=== Document extract ===
That’s an important part of the service. As a group, independent writers highlight lots of unexpected stuff, which you might not see in a playlist on a larger service or that’s just not available there. I am glad that we can spotlight this mix of hundreds of different perspectives with our work. And because music only gets onto Hype Machine once it’s written about, it’s a classic filter: If someone cared about a track enough to write about it, it’s likely worth checking out.

The crowdfunding campaign appears to have been a success. Why do you think there was such an outpouring of support?
The campaign has been a great opportunity to have a dialogue with our users about what we do. We now have over 3,500 supporters, which has allowed us to keep the service running for the past several months. As more supporters sign up, we’ll be able to invest more in developing our service and apps. Hype Machine provides a unique music experience, and our community’s response to the campaign shows they appreciate that.

Any surprising results from your discussion with users? Any suggestions you plan on implementing or new features that their support will allow you to roll out?
Mostly, it has been refreshing to learn directly about the role Hype Machine plays in people’s lives. I was surprised by the number of requests for Night Mode, an easy way to change the site colors to a darker set. It’s a small detail that turned out to be important. We recently released it to our supporters. We haven’t reached a level of revenue where we can build bigger things yet, but we are headed in the right direction.

Were there any other avenues that you considered to keep Hype Machine running?
We’ve always had some investor interest, but we’ve avoided this approach so far because the pressures of a traditional investment are not necessarily well aligned with making something useful for our audience. Tech investments work best when a company is on its way to significant scale. For a music product, this means building an experience that attracts the largest possible number of people, which often rules out services that prioritize emerging/lesser known artists, as we do. Hype Machine is built to serve listeners actively looking for new music, which is not a venture capital-scale audience. Changing our focus to deliver growth would have been a disservice to our community.
=== Data excerpt ===
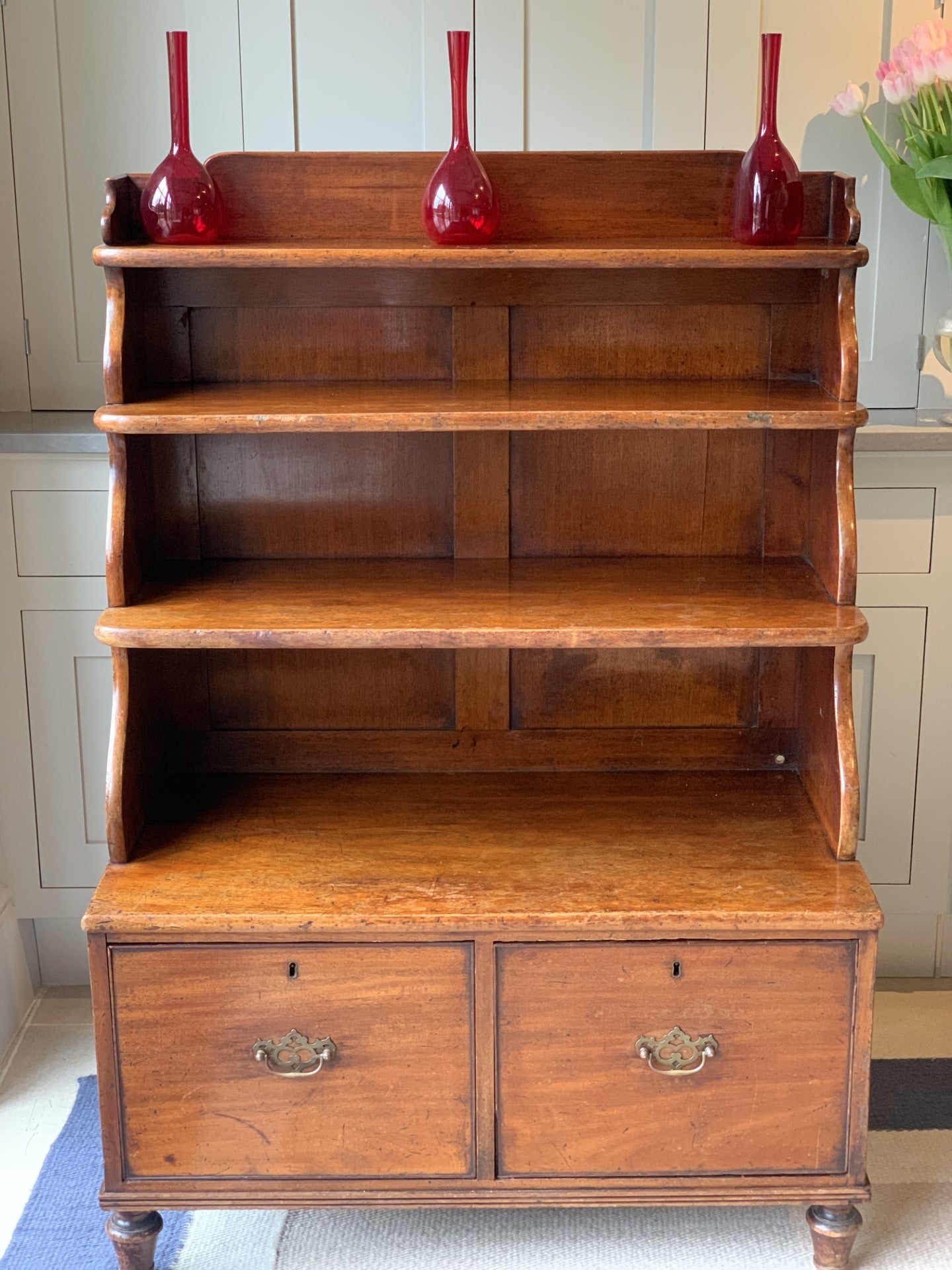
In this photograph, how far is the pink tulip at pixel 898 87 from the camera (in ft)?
7.79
===
Task goal:
Write what comes next in the Hype Machine interview above, picking up after its last answer.

Result for this task:
Has your unwillingness to sell users' information ever cost Hype Machine support?
We’ve probably missed out on some revenue. One more obvious area is just the kind of advertising that has run on Hype Machine: We’ve prioritized user experience over aggressive ads, so we’ve passed on some campaigns that would have made the site more frustrating to use.

Do you think that the "Hype Machine model"—independent websites funded by users rather than investors—will grow in popularity elsewhere online? Or are we doomed to the McDonaldization of the Internet?
It has been refreshing to see the continued growth of Kickstarter and Patreon. People have become more aware of how creative things on the Internet get funding and are more open to supporting them directly. Seeing this change was part of the inspiration for our campaign.

Whether or not this is a permanent shift in how services are funded on the Internet remains to be seen. We were lucky enough to have built a dedicated community over these last 12 years, and they have decided that they want to keep our approach to music discovery around. As long as we can keep making a service that people enjoy, Hype Machine will be here.